[TEXT TO READ]:
[comp.lang.c] C garbage collection

chase@Ozona.orc.olivetti.com (David Chase) (11/17/88)

In article <276@esosun.UUCP> jackson@freyja (Jerry Jackson) writes:
>(I wrote)
>
>>(Yes, a garbage collector for C --
>>           ~ftp/sun-source/gc.shar@titan.rice.edu
>>It works on Sun3s, Sun4s, Vaxes.  Send mail with subject "help" to
>>"archive-server@rice.edu" if you lack FTP access.)
>>
>
>I've written garbage collectors for lisp and have a pretty good idea
>what is involved... I can't imagine what this does, but I'm pretty sure
>it's something very different.  Could someone please explain what this
>program does?

Sure (I thought you'd never ask :-).  The collector was written by
Hans-J. Boehm, Alan J. Demers, with contributions from Mark Weiser at
Xerox and suggestions from me here.  The algorithms are described in 

  Boehm, H., and M. Weiser, "Garbage Collection in an Uncooperative
  Environment", Software Practice & Experience, September 1988.

The collector/allocator segregates objects by size (Big Bags of Pages)
and keeps a free list for each size.  Objects too large to fit in a
page, of course, are allocated using a different strategy.  The mark
bits for each piece of allocated memory are stored in a "bit array" at
the beginning of each page; there are no "header words" prepended to
allocated memory.  Pages of objects can also be tagged as
"non-pointer-containing" to improve the performance of the collector.
After collection, pages are scanned to rebuild free lists and empty
pages.  Collection itself is just trace-and-sweep, using process stack
to store temporary marking information.

The collector makes certain assumptions about pointer use that don't
hold for all C programs; however, they hold for most C programs.
These are:

1) BSS, stack, registers, and data are always "live".
2) If something "live" contains a pointer to the *beginning* of a
   block of allocated memory, then that object is "live".
3) Linked lists store their "next" pointer in the first word
   of an object (this is just an important optimization).

Obviously this collector will sometimes fail to reclaim an object,
because some integers will look like pointers.  In practice, this is
not a problem.  Obviously, this collector can be tricked into
reclaiming something to which a pointer is retained if the pointer is
encoded.  Knuth's pointer XORing trick in lists is not compatible with
this collector, and adding 4 to every pointer will also confuse it.
Note, however, that there is nothing wrong with encoded pointers to an
object AS LONG AS AT LEAST ONE pointer to the beginning remains.
Thus, this collector can be used with a "front-end allocator" if the
front-end allocator keeps its pools linked together.  Most C programs
do retain pointers to the beginning of objects, so this usually works.

How is this used with C?  Typically, I replace "malloc" with
"garbage-collected malloc" and "free" with "do-nothing".  The garbage
collector supports freeing of allocated structures, but I don't bother.

[TASK SET]:
[A] How would you put this sentence from the C garbage collection post into Spanish: "Most C programs do retain pointers to the beginning of objects, so this usually works."
[B] Why can the collector in the C garbage collection post be used with a "front-end allocator"? Answer in one to three sentences.
[C] Answer these questions on the C garbage collection post:
(i) Where are the mark bits for each piece of allocated memory stored?
(ii) According to the third assumption, where do linked lists store their "next" pointer?
(iii) What does the poster typically replace "free" with?
Answer from the C garbage collection post alone.

[RECORD EXCERPTS]:

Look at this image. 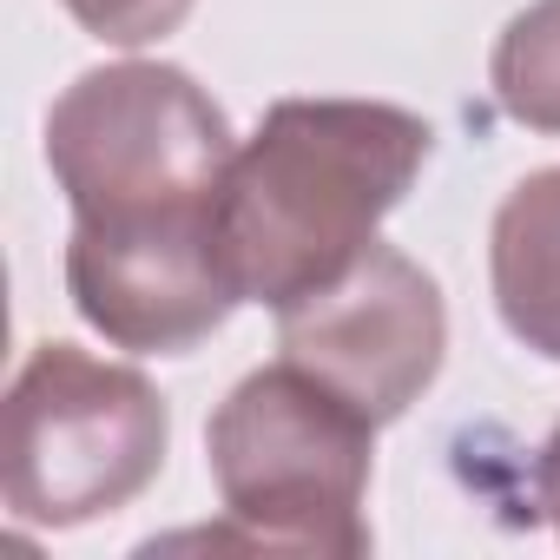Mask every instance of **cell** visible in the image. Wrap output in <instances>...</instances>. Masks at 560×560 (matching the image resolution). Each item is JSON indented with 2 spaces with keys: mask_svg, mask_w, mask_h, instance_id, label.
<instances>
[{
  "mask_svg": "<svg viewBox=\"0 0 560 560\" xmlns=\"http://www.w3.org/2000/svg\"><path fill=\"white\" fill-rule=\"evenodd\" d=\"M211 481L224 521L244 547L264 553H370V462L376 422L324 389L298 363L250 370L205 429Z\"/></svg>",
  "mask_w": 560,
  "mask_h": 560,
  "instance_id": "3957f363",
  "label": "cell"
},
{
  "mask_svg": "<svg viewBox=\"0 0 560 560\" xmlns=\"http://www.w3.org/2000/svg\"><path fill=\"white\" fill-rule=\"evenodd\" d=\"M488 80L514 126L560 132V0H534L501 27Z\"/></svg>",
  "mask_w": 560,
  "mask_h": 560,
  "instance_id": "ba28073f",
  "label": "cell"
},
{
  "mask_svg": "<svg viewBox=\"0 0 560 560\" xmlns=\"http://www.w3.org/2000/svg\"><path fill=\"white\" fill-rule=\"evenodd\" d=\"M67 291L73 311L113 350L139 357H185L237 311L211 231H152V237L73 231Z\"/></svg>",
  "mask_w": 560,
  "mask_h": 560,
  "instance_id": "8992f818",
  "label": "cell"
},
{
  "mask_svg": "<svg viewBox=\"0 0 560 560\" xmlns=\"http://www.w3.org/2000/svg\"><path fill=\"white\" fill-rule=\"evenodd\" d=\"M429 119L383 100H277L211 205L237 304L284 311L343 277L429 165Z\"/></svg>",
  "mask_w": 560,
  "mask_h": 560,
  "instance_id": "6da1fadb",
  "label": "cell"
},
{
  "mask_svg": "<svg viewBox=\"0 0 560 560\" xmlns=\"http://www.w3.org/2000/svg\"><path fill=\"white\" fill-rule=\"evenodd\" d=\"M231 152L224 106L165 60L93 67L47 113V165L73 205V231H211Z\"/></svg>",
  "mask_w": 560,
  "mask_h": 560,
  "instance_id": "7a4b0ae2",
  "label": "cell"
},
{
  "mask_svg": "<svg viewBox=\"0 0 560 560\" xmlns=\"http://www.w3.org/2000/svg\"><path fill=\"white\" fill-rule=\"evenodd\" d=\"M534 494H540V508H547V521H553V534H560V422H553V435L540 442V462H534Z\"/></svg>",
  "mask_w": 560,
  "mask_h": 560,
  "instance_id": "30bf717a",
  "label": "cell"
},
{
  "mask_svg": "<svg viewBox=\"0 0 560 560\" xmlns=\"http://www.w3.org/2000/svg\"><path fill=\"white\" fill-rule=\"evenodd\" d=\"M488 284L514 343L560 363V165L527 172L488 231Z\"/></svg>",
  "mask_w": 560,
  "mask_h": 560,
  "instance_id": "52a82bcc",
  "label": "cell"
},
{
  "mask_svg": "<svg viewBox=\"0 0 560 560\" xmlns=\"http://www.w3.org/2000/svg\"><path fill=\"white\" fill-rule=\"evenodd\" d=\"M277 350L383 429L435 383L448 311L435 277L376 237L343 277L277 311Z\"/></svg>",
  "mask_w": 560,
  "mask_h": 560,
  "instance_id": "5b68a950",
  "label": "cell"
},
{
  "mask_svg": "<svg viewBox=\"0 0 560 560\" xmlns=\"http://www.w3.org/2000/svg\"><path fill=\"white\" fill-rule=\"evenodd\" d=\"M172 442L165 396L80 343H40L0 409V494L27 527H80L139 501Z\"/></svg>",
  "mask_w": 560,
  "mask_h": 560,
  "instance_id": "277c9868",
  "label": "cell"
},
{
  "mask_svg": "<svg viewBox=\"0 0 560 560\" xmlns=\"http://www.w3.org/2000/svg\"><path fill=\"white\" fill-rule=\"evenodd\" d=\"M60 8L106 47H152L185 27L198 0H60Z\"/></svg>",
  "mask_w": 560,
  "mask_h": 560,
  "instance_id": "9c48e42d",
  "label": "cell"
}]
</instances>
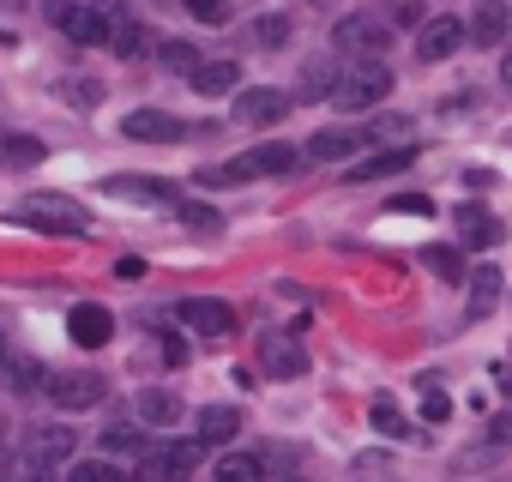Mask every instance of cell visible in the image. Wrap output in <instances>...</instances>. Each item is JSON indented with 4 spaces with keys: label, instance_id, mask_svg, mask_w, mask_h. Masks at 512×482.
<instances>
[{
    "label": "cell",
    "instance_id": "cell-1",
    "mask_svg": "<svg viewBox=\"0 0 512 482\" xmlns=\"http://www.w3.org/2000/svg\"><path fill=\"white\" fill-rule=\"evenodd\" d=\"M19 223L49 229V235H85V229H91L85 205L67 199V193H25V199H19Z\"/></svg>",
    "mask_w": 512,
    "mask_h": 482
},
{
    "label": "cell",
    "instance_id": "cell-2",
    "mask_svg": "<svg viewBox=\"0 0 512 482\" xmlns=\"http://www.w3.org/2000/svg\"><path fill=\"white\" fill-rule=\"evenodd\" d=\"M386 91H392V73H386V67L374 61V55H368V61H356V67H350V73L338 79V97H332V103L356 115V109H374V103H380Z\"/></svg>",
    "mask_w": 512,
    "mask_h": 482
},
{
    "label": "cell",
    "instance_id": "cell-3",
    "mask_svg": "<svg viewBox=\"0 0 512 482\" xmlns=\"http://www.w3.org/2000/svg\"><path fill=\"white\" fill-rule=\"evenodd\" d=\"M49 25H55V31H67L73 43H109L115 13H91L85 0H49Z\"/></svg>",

[ANSWERS FOR THE EXERCISE]:
[A] La mayoría de los programas en C sí conservan punteros al comienzo de los objetos, así que esto suele funcionar.

[B] Encoded pointers to an object are fine as long as at least one pointer to the object's beginning remains. A front-end allocator that keeps its pools linked together preserves such pointers, which meets that condition.

[C]
(i) In a "bit array" at the beginning of each page.
(ii) In the first word of an object.
(iii) "do-nothing".